> **Problems**
(1) Print the stretch of the article on Meta's layoffs from "The company laid" through "another 10,000 jobs.", word for word.
(2) Report every line of the records that contains the string "what", matching case.

> **Document excerpt**
* * * * *
Following recent cuts at Meta Ireland, the company brought its headcount to fewer than 1,800 in 2024, down from over 2,000 the previous year.
If Meta settles on the 20 per cent figure, the lay-offs will be the company’s most significant since a restructuring in late 2022 and early 2023 that it dubbed the “year of efficiency”. It employed nearly 79,000 people as of December 31st, according to its latest filing.
The company laid off 11,000 staffers in November 2022, or about 13 per cent of its workforce at the time. Around four months later, it announced it was cutting another 10,000 jobs.
Over the last year, chief executive Mark Zuckerberg has been pushing Meta to compete more forcefully in generative AI. The company has offered huge pay packages, some worth hundreds of millions of dollars over four years, to court top AI researchers to a new superintelligence team.
The company has said it plans to invest $600 billion (€523 billion) to build data centres by 2028. Earlier this week, it acquired Moltbook, a social networking platform built for AI agents. Meta is also spending at least $2 billion to buy Chinese AI start-up Manus, Reuters has reported.
* * * * *
Bounding box annotation entries
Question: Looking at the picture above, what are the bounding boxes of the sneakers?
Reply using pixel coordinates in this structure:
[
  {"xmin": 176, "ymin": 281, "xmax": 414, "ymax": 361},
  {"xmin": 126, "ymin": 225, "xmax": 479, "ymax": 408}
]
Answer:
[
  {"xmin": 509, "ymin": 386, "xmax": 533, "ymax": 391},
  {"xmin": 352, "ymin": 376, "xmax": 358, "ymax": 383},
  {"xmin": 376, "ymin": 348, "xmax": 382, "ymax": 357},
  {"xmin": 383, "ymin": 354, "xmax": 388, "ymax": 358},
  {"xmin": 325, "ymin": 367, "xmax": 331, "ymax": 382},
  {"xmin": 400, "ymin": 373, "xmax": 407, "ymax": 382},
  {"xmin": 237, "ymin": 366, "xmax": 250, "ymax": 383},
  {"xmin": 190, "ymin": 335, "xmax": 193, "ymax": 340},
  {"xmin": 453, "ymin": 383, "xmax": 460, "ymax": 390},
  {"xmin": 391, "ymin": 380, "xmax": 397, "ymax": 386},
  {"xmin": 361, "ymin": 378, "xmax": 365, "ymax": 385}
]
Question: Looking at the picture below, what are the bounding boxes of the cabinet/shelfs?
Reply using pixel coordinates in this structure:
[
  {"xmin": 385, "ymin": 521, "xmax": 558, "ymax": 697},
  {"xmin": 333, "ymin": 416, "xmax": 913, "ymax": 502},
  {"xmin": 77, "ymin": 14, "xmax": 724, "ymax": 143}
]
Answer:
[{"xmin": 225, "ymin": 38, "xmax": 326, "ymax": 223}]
* * * * *
> **Expected answers**
(1)
The company laid off 11,000 staffers in November 2022, or about 13 per cent of its workforce at the time. Around four months later, it announced it was cutting another 10,000 jobs.

(2)
Question: Looking at the picture above, what are the bounding boxes of the sneakers?
Question: Looking at the picture below, what are the bounding boxes of the cabinet/shelfs?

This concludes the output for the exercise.